1. Static HTML/CSS/JS

This module consists of all the static HTML/CSS/JS that makes up the frontend UI of the Web App. This is statically served at the root endpoint using the FastAPI Python web framework. Since this is a small application, we use server side rendering for code manageability.

2. Trained model

A model was trained using Convolutional Neural Networks (CNN) on the open source Ember dataset. The EMBER2018 dataset contains features from 1 million PE files scanned in or before 2018. This makes the dataset complete and comprehensive and made it possible for us to achieve the high accuracy of 97.6%. Google Colaboratory, a web IDE by Google was used to code the model as it enabled us as a team to experiment and tinker with the model very easily. We used Tensorflow framework to build and train the model. The trained model was then run using Tensorflow libraries on a Uvicorn server deployed on Heroku.

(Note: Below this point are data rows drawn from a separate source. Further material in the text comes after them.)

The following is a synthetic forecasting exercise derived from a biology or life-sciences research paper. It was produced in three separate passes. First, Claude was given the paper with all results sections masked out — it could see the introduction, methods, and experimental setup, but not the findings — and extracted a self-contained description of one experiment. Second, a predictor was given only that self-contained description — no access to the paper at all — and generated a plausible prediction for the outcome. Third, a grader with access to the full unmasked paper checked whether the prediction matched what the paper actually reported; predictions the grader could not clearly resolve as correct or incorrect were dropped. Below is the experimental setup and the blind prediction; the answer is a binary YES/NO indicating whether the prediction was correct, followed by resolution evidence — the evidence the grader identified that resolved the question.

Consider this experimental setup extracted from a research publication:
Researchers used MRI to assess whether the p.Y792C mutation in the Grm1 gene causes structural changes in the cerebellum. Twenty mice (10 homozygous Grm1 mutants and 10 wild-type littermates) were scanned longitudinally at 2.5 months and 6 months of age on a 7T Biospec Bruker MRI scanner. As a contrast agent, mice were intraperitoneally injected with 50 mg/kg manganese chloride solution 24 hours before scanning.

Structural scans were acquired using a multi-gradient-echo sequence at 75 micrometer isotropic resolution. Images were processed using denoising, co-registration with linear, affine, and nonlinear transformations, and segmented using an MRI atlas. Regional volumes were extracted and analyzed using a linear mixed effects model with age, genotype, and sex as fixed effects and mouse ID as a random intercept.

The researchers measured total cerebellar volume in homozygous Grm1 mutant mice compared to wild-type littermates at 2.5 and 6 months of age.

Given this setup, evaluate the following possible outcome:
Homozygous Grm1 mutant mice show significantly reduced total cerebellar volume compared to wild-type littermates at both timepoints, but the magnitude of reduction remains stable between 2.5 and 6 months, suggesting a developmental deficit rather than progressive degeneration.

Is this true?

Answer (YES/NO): NO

3. API for running the model

We used the FastAPI web framework that run on a uvicorn server to create an API to run the model and also to serve the frontend. The model is run using Tensorflow library for python at the endpoint /predict. You can run the model with this endpoint by uploading a file here. However, the frontend makes it easier by providing an easy-to-use file picker and uploading interface. It also grabs the result and displays it in an aesthetically pleasing way.

Deeplearning Model

1. Convert features into dataset

Raw features are extracted to JSON format and included in the publicly available dataset. Vectorized features can be produced from these raw features and saved in binary format from which they can be converted to CSV, dataframe, or any other format

2. Split to train test

The dataset is split to train and test sets for training and testing respectively.

3. Vectorize the labels

The labels are vectorized as TensorFlow accepts only tenors or vectors Converts integer labels to binary class matrix: [0 1] -> Malignant [1 0] -> Benign

4. Validation Split

A part of the train set is used for validation during training to let us check the model for overfitting on the train set. This is called the validation split.

5. Normalize it

The dataset is normalized to equalize the influence of each feature in the dataset. The normalization is done with scikit library. The normalizer is then saved to a file using pickler and exported to the server along with the model.

6. Expand the dimensions

An extra dimension is to be added to as TensorFlow expects a 3D input

7. Build the model

A CNN model was built. The Convolutional layers are interspersed in the normalization layers and a dense layer with softmax activation is used to perform the final classification.

8. Train the model

9. Test the model

10. Save the model

The model was saved in .h5 format and exported to be used in the webapp.

Steps to Execute

The project is live at https://malcodium.herokuapp.com/ It is deployed on Heroku’s free plan.

To execute the project from GitHub:

  • Clone the Repository with git clone https://github.com/akri16/Codium/
  • Install all the dependencies in requirements.txt with pip install –r requirements.txt
  • Run main.py using python main.py
  • Go to the url where it’s running on your localhost. (Will be printed on the console)

Conclusion and Future Scope

In this project report we build a novel Deep Learning Malware Detection tool and trained it using the EMBER Dataset. It was successful in distinguishing between malicious and benign executable files with an accuracy of 97.7%. The deep learning approach for the EMBER dataset is successful. Using a machine learning approach similar to those presented in this report is an interesting avenue that may have success. Different criteria of data features are included in the other datasets which may be more compatible with the models. For future work related to applications of the proposed model would be developing a working real-time detector. This would scan files/executables on the user’s computer then predict using the model to output the classification to the user.

License

MIT License

Copyright (c) 2021 Amit Krishna A

Permission is hereby granted, free of charge, to any person obtaining a copy
of this software and associated documentation files (the "Software"), to deal
in the Software without restriction, including without limitation the rights
to use, copy, modify, merge, publish, distribute, sublicense, and/or sell
copies of the Software, and to permit persons to whom the Software is
furnished to do so, subject to the following conditions:

The above copyright notice and this permission notice shall be included in all
copies or substantial portions of the Software.

THE SOFTWARE IS PROVIDED "AS IS", WITHOUT WARRANTY OF ANY KIND, EXPRESS OR
IMPLIED, INCLUDING BUT NOT LIMITED TO THE WARRANTIES OF MERCHANTABILITY,
FITNESS FOR A PARTICULAR PURPOSE AND NONINFRINGEMENT. IN NO EVENT SHALL THE
AUTHORS OR COPYRIGHT HOLDERS BE LIABLE FOR ANY CLAIM, DAMAGES OR OTHER
LIABILITY, WHETHER IN AN ACTION OF CONTRACT, TORT OR OTHERWISE, ARISING FROM,
OUT OF OR IN CONNECTION WITH THE SOFTWARE OR THE USE OR OTHER DEALINGS IN THE
SOFTWARE.